By analyzing existing cross correlation between Newpark Resources and Raise Production, you can compare the effects of market volatilities on Newpark Resources and Raise Production and check how they will diversify away market risk if combined in the same portfolio for a given time horizon. You can also utilize pair trading strategies of matching a long position in Newpark Resources with a short position of Raise Production. Check out your portfolio center. Please also check ongoing floating volatility patterns of Newpark Resources and Raise Production.
Diversification Opportunities for Newpark Resources and Raise Production
0.0 | Correlation Coefficient |
Pay attention - limited upside
The 3 months correlation between Newpark and Raise is 0.0. Overlapping area represents the amount of risk that can be diversified away by holding Newpark Resources and Raise Production in the same portfolio, assuming nothing else is changed. The correlation between historical prices or returns on Raise Production and Newpark Resources is a relative statistical measure of the degree to which these equity instruments tend to move together. The correlation coefficient measures the extent to which returns on Newpark Resources are associated (or correlated) with Raise Production. Values of the correlation coefficient range from -1 to +1, where. The correlation of zero (0) is possible when the price movement of Raise Production has no effect on the direction of Newpark Resources i.e., Newpark Resources and Raise Production go up and down completely randomly.
Pair Corralation between Newpark Resources and Raise Production
If you would invest (100.00) in Raise Production on January 24, 2024 and sell it today you would earn a total of 100.00 from holding Raise Production or generate -100.0% return on investment over 90 days.
Time Period | 3 Months [change] |
Direction | Flat |
Strength | Insignificant |
Accuracy | 0.0% |
Values | Daily Returns |
Newpark Resources vs. Raise Production
Performance |
Timeline |
Newpark Resources |
Raise Production |
Risk-Adjusted Performance
0 of 100
Weak | Strong |
Very Weak
Newpark Resources and Raise Production Volatility Contrast
Predicted Return Density |
Returns |
Pair Trading with Newpark Resources and Raise Production
The main advantage of trading using opposite Newpark Resources and Raise Production positions is that it hedges away some unsystematic risk.
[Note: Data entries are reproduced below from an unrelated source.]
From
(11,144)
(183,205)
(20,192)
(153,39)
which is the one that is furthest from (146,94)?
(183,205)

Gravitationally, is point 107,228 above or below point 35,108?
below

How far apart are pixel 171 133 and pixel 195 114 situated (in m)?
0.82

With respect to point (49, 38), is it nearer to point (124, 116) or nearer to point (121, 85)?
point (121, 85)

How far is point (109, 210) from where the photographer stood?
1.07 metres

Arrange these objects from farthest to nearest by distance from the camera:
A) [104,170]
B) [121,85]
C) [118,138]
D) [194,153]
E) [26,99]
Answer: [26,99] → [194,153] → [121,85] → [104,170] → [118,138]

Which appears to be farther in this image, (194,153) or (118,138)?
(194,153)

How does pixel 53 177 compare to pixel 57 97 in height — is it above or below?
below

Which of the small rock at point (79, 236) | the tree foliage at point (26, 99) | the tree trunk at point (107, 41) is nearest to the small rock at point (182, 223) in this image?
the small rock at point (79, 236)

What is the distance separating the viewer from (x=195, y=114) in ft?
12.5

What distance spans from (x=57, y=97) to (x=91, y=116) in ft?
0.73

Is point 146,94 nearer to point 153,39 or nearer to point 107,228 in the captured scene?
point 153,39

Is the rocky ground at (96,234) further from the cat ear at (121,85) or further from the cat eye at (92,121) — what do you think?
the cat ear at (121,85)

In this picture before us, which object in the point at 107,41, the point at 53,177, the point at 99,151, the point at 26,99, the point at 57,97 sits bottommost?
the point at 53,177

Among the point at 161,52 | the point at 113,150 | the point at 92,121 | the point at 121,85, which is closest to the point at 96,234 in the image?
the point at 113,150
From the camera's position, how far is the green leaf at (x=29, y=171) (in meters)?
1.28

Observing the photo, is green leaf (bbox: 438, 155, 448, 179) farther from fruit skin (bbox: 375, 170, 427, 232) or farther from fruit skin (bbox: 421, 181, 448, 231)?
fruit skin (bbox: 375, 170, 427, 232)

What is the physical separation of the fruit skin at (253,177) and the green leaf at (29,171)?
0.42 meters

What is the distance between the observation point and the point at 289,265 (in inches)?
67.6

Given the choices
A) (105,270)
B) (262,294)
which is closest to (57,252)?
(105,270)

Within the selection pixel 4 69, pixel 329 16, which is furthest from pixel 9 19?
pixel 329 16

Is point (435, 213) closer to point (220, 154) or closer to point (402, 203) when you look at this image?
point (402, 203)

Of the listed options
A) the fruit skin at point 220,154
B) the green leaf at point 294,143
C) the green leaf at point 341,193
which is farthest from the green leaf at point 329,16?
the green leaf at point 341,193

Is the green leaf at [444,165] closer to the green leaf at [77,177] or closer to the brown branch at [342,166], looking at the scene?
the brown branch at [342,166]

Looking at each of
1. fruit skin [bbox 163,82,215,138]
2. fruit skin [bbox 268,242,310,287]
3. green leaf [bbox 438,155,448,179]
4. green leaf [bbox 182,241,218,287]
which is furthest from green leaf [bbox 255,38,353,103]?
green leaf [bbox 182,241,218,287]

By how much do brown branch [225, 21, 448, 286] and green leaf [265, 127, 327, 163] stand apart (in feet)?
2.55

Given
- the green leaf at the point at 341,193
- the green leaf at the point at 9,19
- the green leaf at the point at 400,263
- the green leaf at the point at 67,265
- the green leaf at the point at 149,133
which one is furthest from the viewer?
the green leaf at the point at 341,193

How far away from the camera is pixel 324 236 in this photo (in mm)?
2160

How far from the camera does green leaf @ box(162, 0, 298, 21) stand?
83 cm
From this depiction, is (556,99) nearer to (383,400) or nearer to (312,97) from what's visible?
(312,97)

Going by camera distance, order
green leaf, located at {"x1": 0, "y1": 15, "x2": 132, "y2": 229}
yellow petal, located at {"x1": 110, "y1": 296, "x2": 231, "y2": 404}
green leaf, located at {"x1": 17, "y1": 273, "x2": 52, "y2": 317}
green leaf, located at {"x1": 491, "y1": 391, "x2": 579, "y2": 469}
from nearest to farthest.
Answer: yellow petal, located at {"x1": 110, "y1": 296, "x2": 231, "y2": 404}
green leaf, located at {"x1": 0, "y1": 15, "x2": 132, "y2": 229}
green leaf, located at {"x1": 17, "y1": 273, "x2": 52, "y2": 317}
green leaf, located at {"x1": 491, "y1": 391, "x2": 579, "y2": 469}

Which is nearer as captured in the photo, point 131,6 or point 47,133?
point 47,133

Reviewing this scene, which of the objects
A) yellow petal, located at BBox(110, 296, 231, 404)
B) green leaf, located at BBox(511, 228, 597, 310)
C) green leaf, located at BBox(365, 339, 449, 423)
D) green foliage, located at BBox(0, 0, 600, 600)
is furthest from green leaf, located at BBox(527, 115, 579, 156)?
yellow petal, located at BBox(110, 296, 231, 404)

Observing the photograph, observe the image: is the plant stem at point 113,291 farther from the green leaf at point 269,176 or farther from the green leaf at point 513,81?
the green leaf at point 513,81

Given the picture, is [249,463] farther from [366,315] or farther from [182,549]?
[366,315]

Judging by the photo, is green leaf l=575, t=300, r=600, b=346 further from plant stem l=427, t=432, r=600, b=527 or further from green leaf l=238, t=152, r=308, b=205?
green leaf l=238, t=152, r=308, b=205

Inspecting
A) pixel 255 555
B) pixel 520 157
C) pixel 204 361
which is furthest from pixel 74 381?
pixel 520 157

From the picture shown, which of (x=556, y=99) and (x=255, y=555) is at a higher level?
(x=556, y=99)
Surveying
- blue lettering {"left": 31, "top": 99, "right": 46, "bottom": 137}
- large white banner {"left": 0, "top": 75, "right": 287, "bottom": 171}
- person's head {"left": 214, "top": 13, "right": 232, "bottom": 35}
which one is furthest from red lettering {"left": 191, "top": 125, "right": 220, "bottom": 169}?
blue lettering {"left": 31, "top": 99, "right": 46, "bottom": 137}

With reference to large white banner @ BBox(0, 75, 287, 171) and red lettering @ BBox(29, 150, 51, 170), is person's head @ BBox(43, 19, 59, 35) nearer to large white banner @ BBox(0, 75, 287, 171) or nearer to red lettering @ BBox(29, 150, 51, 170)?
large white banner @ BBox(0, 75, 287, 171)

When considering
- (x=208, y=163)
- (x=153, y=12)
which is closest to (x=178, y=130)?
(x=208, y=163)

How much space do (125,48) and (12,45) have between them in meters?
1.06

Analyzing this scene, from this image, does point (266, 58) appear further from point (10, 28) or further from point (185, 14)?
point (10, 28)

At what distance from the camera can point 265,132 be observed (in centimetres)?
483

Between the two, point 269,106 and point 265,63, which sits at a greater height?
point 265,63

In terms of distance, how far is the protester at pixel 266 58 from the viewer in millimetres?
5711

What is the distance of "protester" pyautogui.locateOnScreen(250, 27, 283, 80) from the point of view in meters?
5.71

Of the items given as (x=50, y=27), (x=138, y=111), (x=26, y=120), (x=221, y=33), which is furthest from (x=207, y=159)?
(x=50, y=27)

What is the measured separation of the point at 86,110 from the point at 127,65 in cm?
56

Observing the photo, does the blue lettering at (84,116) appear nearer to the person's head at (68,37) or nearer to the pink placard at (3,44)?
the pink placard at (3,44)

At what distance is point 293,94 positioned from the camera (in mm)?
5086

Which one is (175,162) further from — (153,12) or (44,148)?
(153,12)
Because of two separate transactions, even if Newpark Resources position performs unexpectedly, Raise Production can make up some of the losses. Pair trading also minimizes risk from directional movements in the market. For example, if an entire industry or sector drops because of unexpected headlines, the short position in Raise Production will offset losses from the drop in Raise Production's long position.Newpark Resources vs. Expro Group Holdings | Newpark Resources vs. MRC Global | Newpark Resources vs. Now Inc |
Raise Production vs. Upper Street Marketing | Raise Production vs. Axalta Coating Systems | Raise Production vs. Alto Ingredients | Raise Production vs. Park Electrochemical |
Check out your portfolio center.Note that this page's information should be used as a complementary analysis to find the right mix of equity instruments to add to your existing portfolios or create a brand new portfolio. You can also try the Companies Directory module to evaluate performance of over 100,000 Stocks, Funds, and ETFs against different fundamentals.